**Enunciado 1:** Repita do texto sobre Assassin’s Creed o trecho que começa com as palavras que contêm "Então, você lembra" e termina com "deu monumentalmente errado.".
**Enunciado 2:**
Responda com base no texto sobre Assassin’s Creed:
(a) Quem dirigiu o Macbeth de 2015?
(b) Qual atriz da equipe desse Macbeth está também em Assassin’s Creed?
(c) Que outros três atores do elenco o texto cita?

**Texto de leitura:**
Então, você lembra daquele Macbeth, de 2015? Aquele dirigido pelo Justin Kurzel e estrelado por Michael Fassbender como o protagonista? Neste caso, você deve se lembrar que, embora não tenha sido nenhum fenômeno, ou sequer tenha se aproximado das grandes adaptações shakespearianas para o cinema, foi um exercício estético interessante, apresentando uma versão particular da história que buscava se aproximar do público mais exigente por ação e aventura do que por uma narrativa bem trabalhada. Pois bem, Assassin’s Creed reúne uma parte da patota que desenvolveu esse filme, incluindo aí Marion Cotillard. Ah, e tem um pessoal do naipe de Jeremy Irons, Brendan Gleeson e Charlotte Rampling. E é claro que tudo deu monumentalmente errado.

**Dados brutos:**
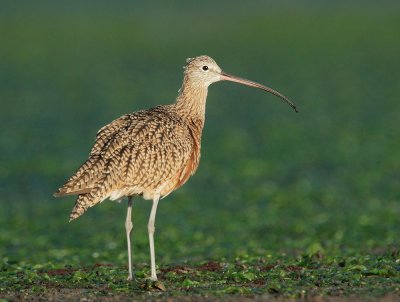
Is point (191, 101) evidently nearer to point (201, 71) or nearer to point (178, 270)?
point (201, 71)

**Resposta completa 1:**
Então, você lembra daquele Macbeth, de 2015? Aquele dirigido pelo Justin Kurzel e estrelado por Michael Fassbender como o protagonista? Neste caso, você deve se lembrar que, embora não tenha sido nenhum fenômeno, ou sequer tenha se aproximado das grandes adaptações shakespearianas para o cinema, foi um exercício estético interessante, apresentando uma versão particular da história que buscava se aproximar do público mais exigente por ação e aventura do que por uma narrativa bem trabalhada. Pois bem, Assassin’s Creed reúne uma parte da patota que desenvolveu esse filme, incluindo aí Marion Cotillard. Ah, e tem um pessoal do naipe de Jeremy Irons, Brendan Gleeson e Charlotte Rampling. E é claro que tudo deu monumentalmente errado.

**Resposta completa 2:**
(a) Justin Kurzel.
(b) Marion Cotillard.
(c) Jeremy Irons, Brendan Gleeson e Charlotte Rampling.